Second, there is a subset of the literature that explores genetic overlap between sleep and common psychopathology. There is some evidence for overlap between sleep and internalizing disorders (depression, anxiety), with many studies using child and adolescent samples [84–87]. Estimates of genetic overlap with internalizing psychopathology range from partial (genetic correlations less than 1; [86]) to complete (i.e., the genetic contribution overlapped completely; [87]). None of these studies included externalizing disorders, and the literature on this overlap is limited.
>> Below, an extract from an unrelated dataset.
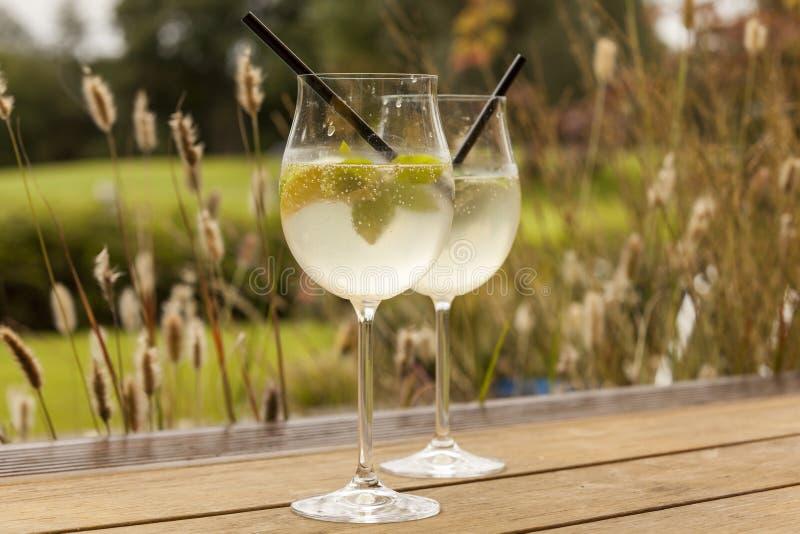 Bevanda di estate del ghiaccio della soda di sambuco di prosecco di Hugo fotografia stock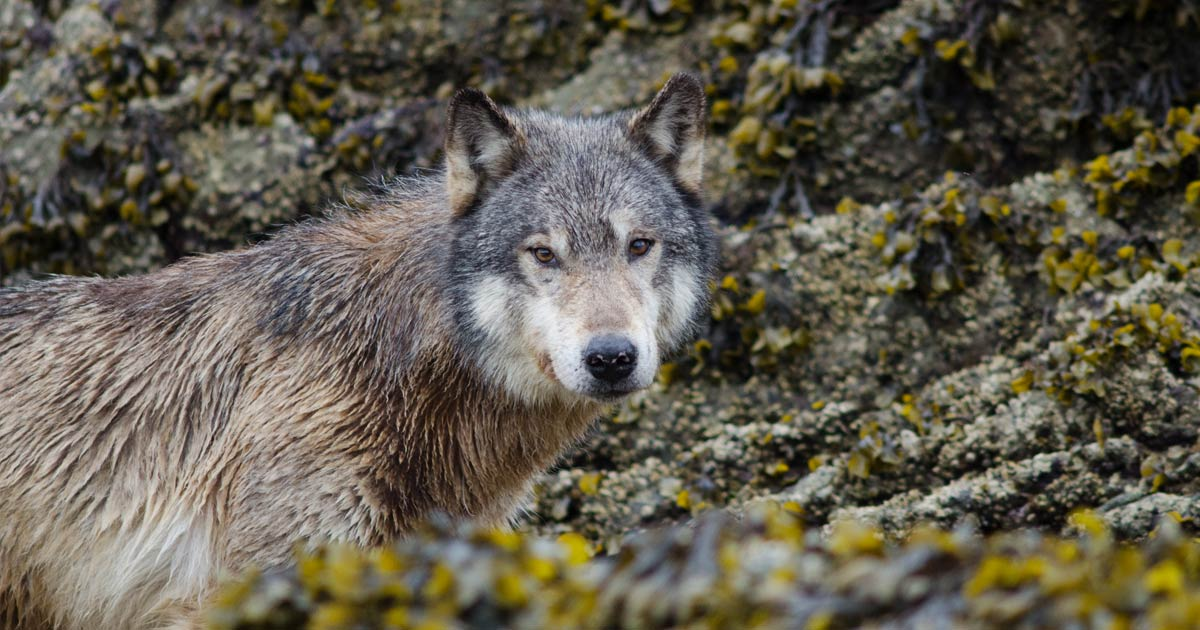 Wolf stands in the intertidal zone amidst the rock and seaweed, looking at the photographer, Kyle Artelle.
However, results from our group, in the first study to examine overlap between sleep and diagnoses of both types of psychopathology in an adult sample, show substantial (greater than 50%) genetic overlap between insomnia and depression, complete genetic overlap between insomnia and anxiety, and partial genetic overlap between insomnia and externalizing disorders (alcohol abuse and dependence, antisocial personality disorder) [88]. Twin studies show that the genetic influences on PTSD, like those on insomnia, overlap significantly with internalizing disorders, with some research showing complete genetic overlap between MDD and PTSD [89–92]. Additionally, PTSD shows modest genetic overlap with externalizing psychopathology [92]. Given this, it is reasonable to expect that there is significant genetic overlap between sleep and PTSD, although no studies to date have specifically examined this relationship.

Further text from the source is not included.